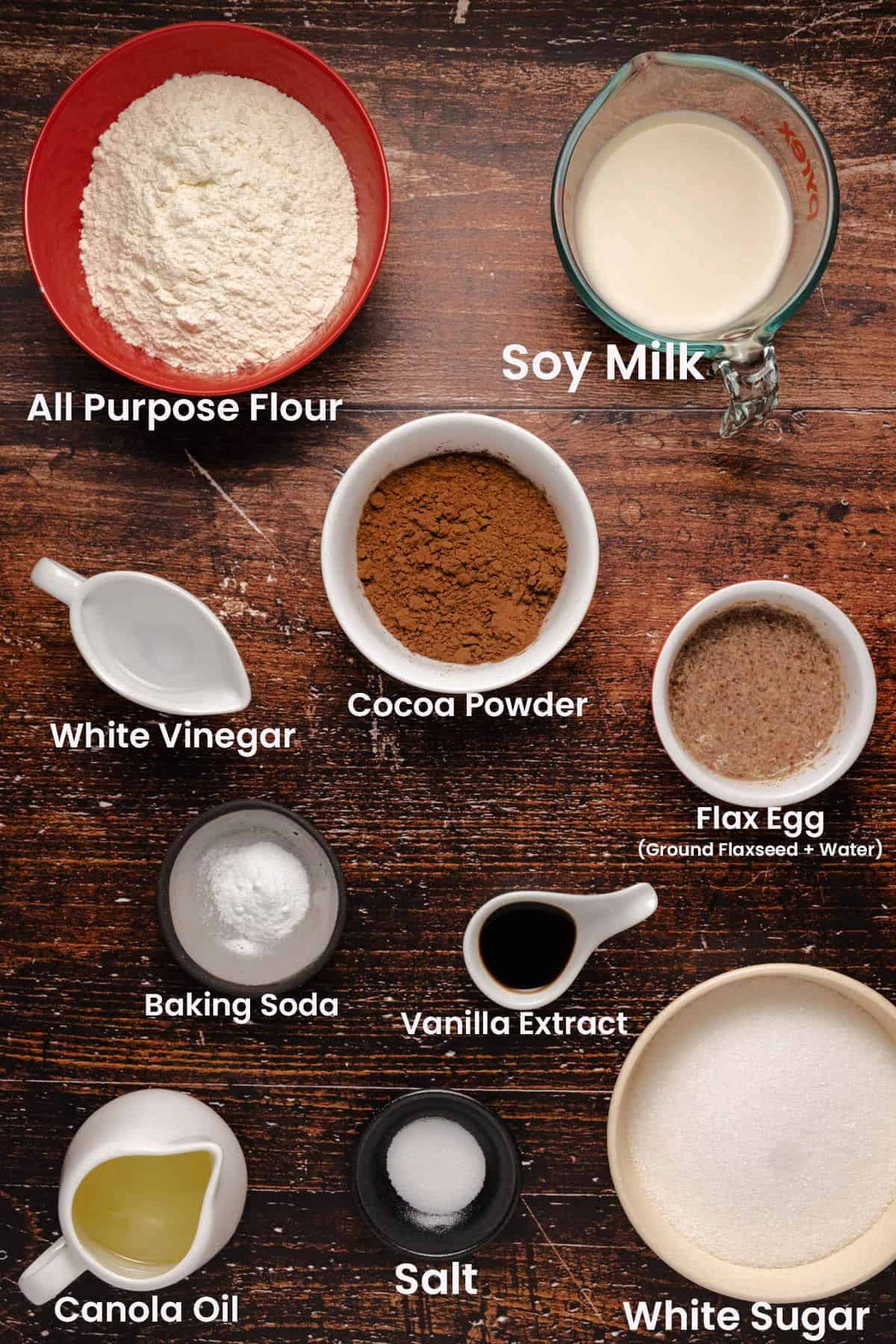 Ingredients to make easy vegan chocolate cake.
========================================================================
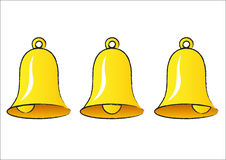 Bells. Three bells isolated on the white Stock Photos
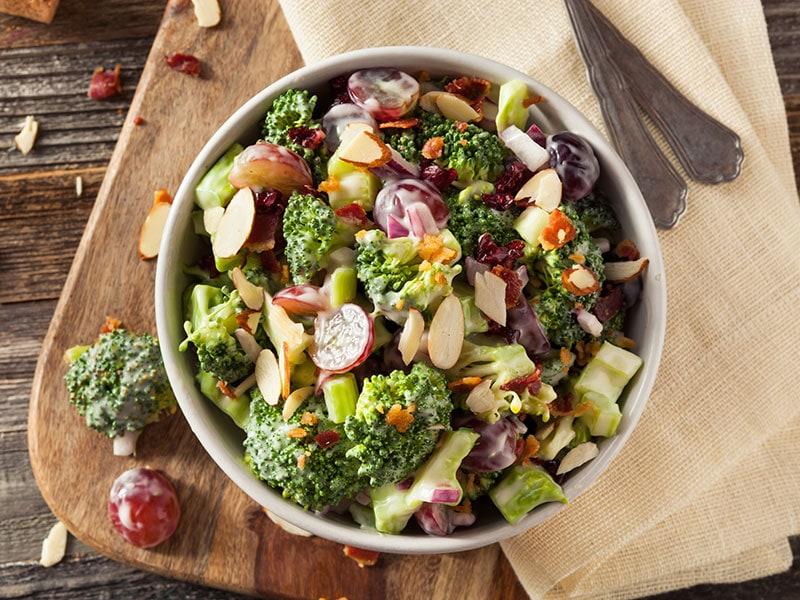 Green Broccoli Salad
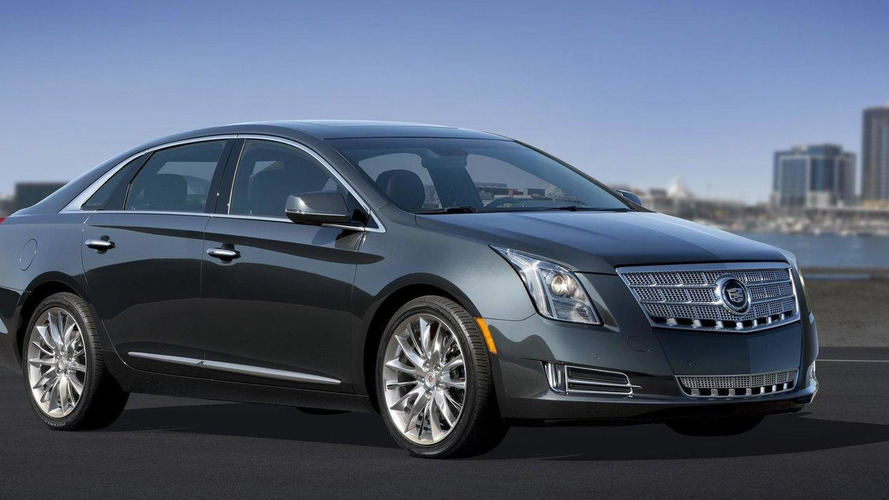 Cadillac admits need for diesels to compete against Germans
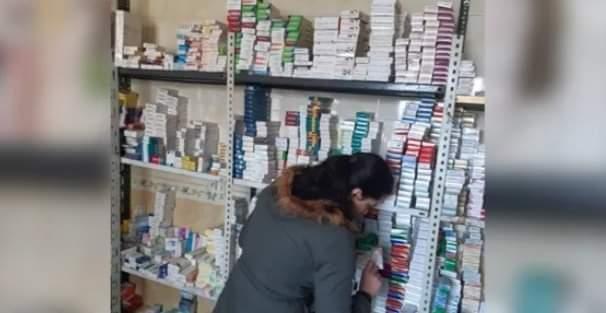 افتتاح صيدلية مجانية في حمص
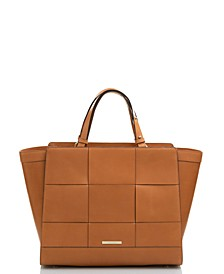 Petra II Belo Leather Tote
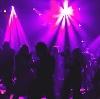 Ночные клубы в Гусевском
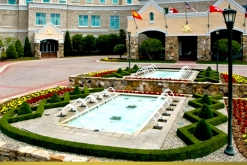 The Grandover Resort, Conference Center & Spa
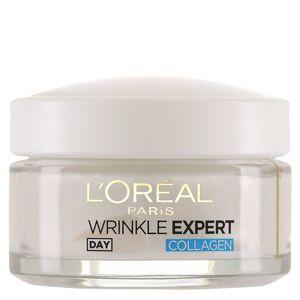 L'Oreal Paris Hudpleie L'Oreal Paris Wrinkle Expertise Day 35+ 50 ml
========================================================================
## Task statement
Using the records above, return verbatim only the part that opens with the line containing "افتتاح صيدلية مجانية في حمص" and closes with the line containing "L'Oreal Paris Hudpleie"; pictures stay out.

## Task output
 افتتاح صيدلية مجانية في حمص
 Petra II Belo Leather Tote
 Ночные клубы в Гусевском
 The Grandover Resort, Conference Center & Spa
 L'Oreal Paris Hudpleie L'Oreal Paris Wrinkle Expertise Day 35+ 50 ml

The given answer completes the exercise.